Vanin acquiesça, l’air de l’avoir mauvaise. Informer les hommes qu’ils n’auraient pas de permission n’était jamais agréable.

Mat se tourna vers les Aes Sedai.

— Alors, vous acceptez mon offre généreuse ?

Joline haussa les épaules, puis elle entreprit de redescendre la colonne – à l’évidence, il n’était pas question qu’elle parte seule.

Quel dommage ! Rien que d’y penser, Mat en aurait souri béatement jusqu’à Caemlyn.

La sœur aurait quand même pu tenter le coup. En moins de trois jours, elle aurait sans doute trouvé un crétin, dans l’un ou l’autre bourg, prêt à lui céder son cheval, histoire qu’elle puisse alterner entre ses montures.

Edesina aussi s’éloigna. Après avoir jeté un étrange regard à Mat, Teslyn la suivit. Elle semblait toujours déçue par le comportement du jeune flambeur.

Mat cessa de la regarder et se tança intérieurement.
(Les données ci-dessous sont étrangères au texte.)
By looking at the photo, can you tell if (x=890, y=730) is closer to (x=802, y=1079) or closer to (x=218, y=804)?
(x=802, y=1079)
Qu’avait-il à faire de ce qu’elle pensait de lui ?

— Tu m’as sacrément étonné, Mat, dit soudain Talmanes.

— Pourquoi ? Les restrictions visant nos gars ? Ce sont de braves types, mais je n’ai jamais connu de soldats qui ne se fichent pas dans la mouise dans les endroits où on peut trouver de l’alcool.

— Je ne parlais pas de ça… (Talmanes tapota sa pipe contre son étrier, puis il la secoua pour la vider.) J’évoquais ta façon de traiter les Aes Sedai. On aurait pu être enfin tranquilles, mon vieux ! Vingt-quatre chevaux et quelques pièces, ce n’est rien pour être débarrassés de ces fichues bonnes femmes.

— Je déteste qu’on me force la main, Talmanes. (Mat fit signe à la Compagnie de se remettre à avancer.) Même pour ne plus avoir Joline sur le dos… Quand elle veut quelque chose de moi, qu’elle se montre polie, au lieu d’essayer de me brusquer. Je ne suis pas son chien !

Pour sûr, qu’il ne l’était pas ! Et il n’avait rien d’un mari, quoi que ça puisse vouloir dire.

— Elle te manque vraiment, souffla Talmanes alors que leurs chevaux s’ébranlaient.

Le Cairhienien semblait surpris par cette constatation.

— Qu’est-ce que tu racontes encore ?

— Mat, tu n’es pas le plus raffiné des hommes, je dois l’admettre. Parfois, ton humour pique un peu, et tu prends souvent un ton trop sec. Mais tu es rarement brutal, et presque jamais volontairement insultant. Tu es vraiment à bout de nerfs, alors ?

Mat ne répondit pas, mais enfonça son chapeau sur sa tête.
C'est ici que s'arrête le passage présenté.